━━ DATASET RECORDS
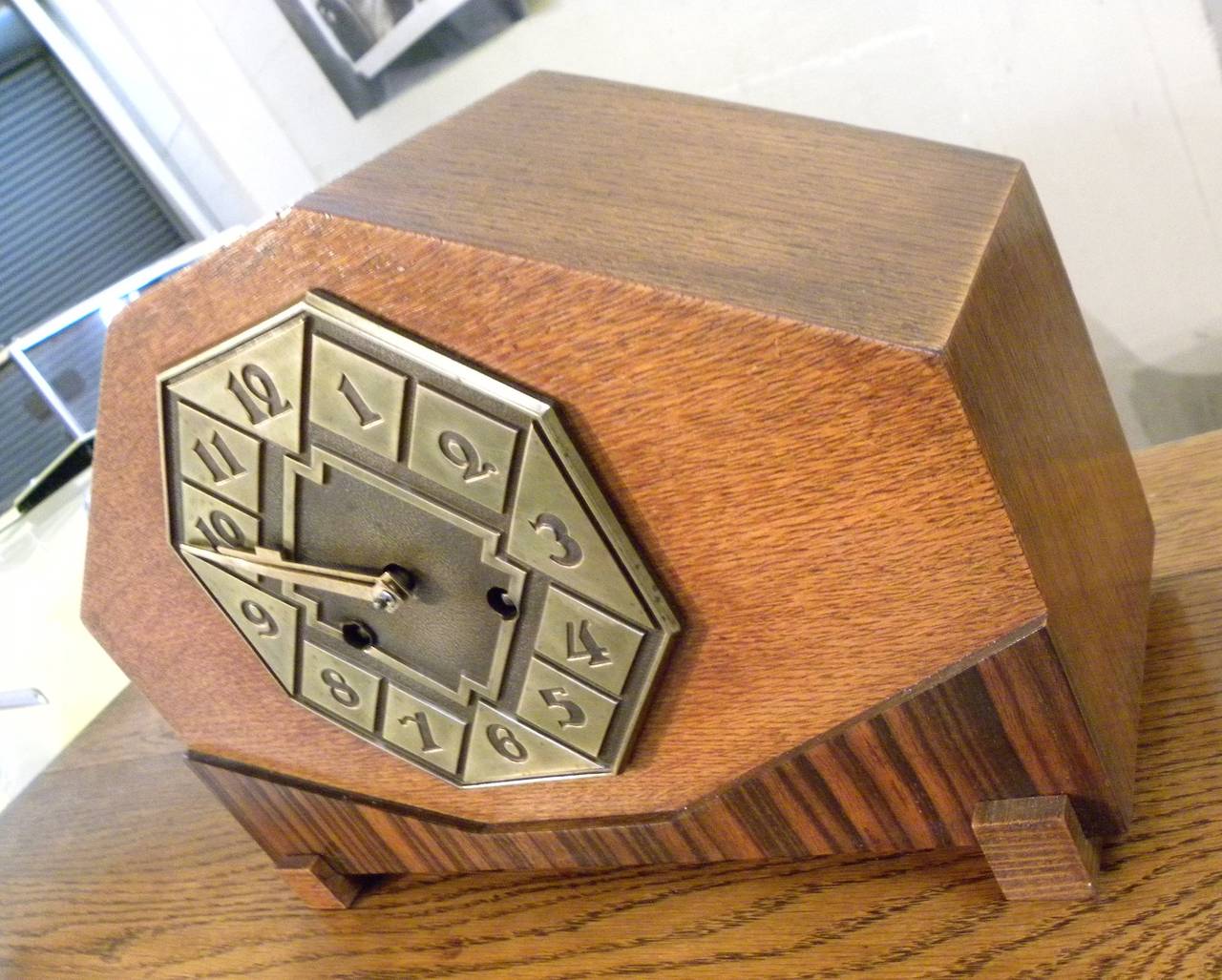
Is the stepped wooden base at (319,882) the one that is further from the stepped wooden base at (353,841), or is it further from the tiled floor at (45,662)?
the tiled floor at (45,662)

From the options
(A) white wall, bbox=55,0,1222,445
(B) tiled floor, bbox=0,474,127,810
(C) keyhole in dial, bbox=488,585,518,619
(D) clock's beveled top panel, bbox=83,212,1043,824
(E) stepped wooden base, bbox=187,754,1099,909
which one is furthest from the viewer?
(B) tiled floor, bbox=0,474,127,810

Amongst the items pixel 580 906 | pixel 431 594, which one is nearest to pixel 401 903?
pixel 580 906

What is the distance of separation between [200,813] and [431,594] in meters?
0.48

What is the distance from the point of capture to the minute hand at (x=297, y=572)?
616 millimetres

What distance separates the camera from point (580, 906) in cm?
70

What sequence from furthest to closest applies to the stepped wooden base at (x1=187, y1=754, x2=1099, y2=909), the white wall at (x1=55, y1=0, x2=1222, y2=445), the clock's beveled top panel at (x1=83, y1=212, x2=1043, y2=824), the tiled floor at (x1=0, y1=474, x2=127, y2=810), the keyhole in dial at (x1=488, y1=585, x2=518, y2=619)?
the tiled floor at (x1=0, y1=474, x2=127, y2=810)
the white wall at (x1=55, y1=0, x2=1222, y2=445)
the stepped wooden base at (x1=187, y1=754, x2=1099, y2=909)
the keyhole in dial at (x1=488, y1=585, x2=518, y2=619)
the clock's beveled top panel at (x1=83, y1=212, x2=1043, y2=824)

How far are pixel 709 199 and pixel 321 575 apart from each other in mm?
271

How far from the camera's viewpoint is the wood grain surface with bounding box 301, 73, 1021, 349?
1.59 feet

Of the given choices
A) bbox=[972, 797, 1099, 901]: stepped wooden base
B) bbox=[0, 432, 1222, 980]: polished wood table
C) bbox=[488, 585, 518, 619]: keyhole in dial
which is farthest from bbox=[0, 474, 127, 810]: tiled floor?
bbox=[972, 797, 1099, 901]: stepped wooden base

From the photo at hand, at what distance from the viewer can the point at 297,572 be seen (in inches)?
25.0

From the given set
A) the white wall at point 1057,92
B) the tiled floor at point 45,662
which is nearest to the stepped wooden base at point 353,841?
the tiled floor at point 45,662

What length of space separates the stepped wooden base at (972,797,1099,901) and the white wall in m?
0.85

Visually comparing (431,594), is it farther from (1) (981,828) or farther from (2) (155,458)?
(1) (981,828)

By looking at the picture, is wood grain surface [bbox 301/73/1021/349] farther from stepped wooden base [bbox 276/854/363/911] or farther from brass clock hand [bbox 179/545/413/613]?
stepped wooden base [bbox 276/854/363/911]
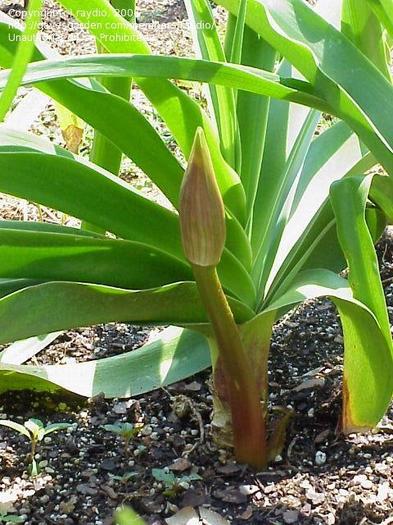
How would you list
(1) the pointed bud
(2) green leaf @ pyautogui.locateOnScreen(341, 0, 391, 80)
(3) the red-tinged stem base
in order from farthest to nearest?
(2) green leaf @ pyautogui.locateOnScreen(341, 0, 391, 80), (3) the red-tinged stem base, (1) the pointed bud

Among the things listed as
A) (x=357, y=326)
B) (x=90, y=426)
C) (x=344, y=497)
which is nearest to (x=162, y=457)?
(x=90, y=426)

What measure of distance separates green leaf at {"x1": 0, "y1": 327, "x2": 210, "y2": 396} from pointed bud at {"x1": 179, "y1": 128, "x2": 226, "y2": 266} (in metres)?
0.48

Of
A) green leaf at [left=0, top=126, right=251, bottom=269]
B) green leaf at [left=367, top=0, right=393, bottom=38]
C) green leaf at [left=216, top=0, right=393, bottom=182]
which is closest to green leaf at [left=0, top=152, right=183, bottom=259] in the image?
green leaf at [left=0, top=126, right=251, bottom=269]

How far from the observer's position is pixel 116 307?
1.00 meters

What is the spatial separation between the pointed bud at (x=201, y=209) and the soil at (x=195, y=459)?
0.39m

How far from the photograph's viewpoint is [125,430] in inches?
45.8

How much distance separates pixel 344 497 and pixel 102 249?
44 cm

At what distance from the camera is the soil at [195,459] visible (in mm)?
1094

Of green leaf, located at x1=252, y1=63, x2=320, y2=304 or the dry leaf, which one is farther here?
green leaf, located at x1=252, y1=63, x2=320, y2=304

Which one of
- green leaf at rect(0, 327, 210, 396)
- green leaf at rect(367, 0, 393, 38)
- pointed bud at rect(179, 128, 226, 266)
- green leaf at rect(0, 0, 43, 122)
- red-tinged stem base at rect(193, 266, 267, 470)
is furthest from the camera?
green leaf at rect(0, 327, 210, 396)

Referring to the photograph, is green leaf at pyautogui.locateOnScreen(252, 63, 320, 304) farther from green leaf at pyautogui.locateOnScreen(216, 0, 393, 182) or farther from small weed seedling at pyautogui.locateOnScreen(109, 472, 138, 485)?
small weed seedling at pyautogui.locateOnScreen(109, 472, 138, 485)

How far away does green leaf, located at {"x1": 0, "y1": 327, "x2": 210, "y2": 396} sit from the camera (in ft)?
4.24

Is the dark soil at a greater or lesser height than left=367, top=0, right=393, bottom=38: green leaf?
lesser

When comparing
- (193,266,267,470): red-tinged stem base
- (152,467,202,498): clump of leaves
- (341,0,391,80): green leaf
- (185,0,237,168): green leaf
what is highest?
(341,0,391,80): green leaf
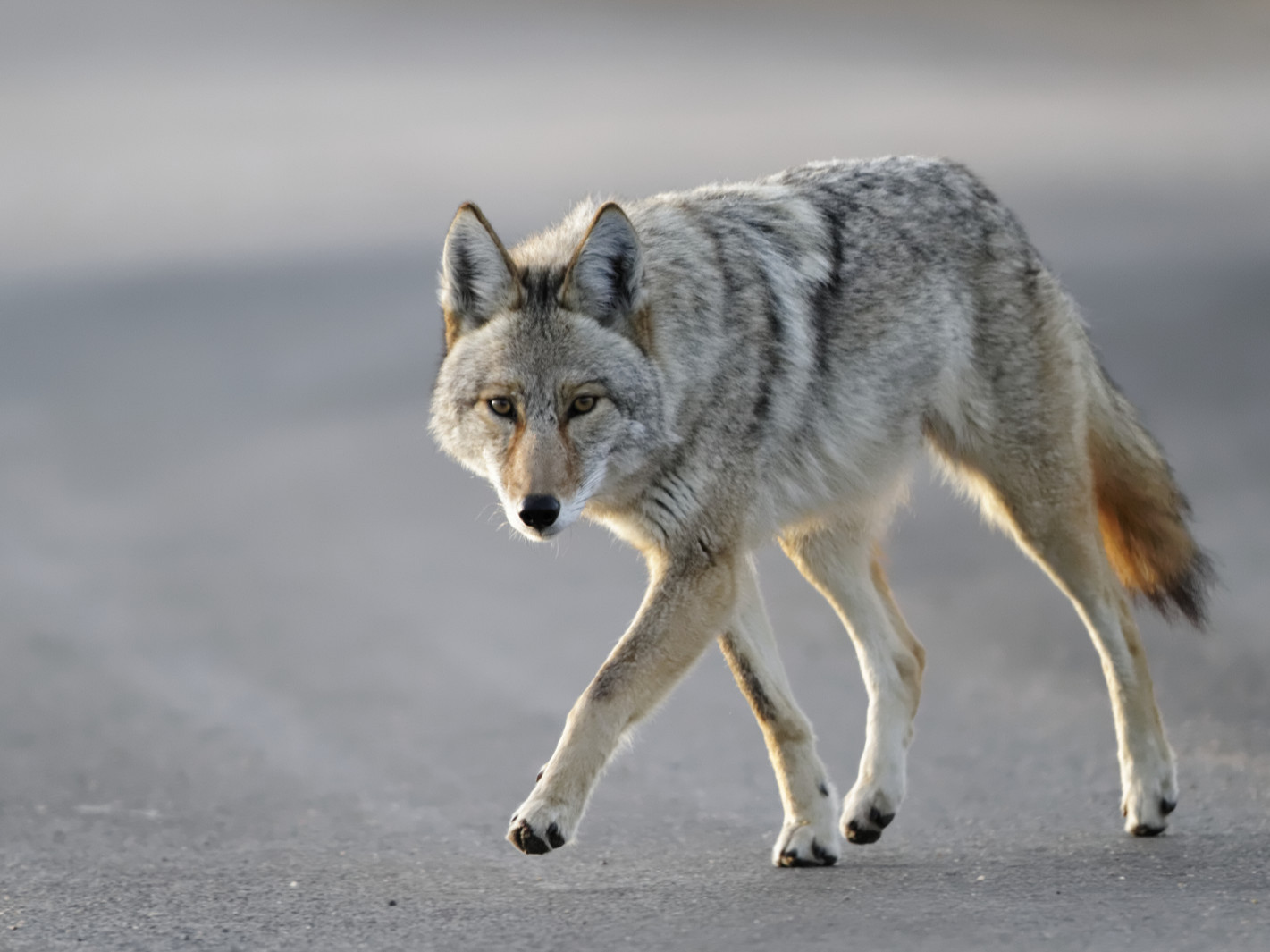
━━━━
• [WORK TO COMPLETE] Please pick out every line in the entries above that contains the word "stem", and copy each one in full. Case counts, so a line matches only if the letters are capitalized the same way.

• [TASK SOLUTION]
(3) the red-tinged stem base
(2) green leaf @ pyautogui.locateOnScreen(341, 0, 391, 80), (3) the red-tinged stem base, (1) the pointed bud
- red-tinged stem base at rect(193, 266, 267, 470)
- (193,266,267,470): red-tinged stem base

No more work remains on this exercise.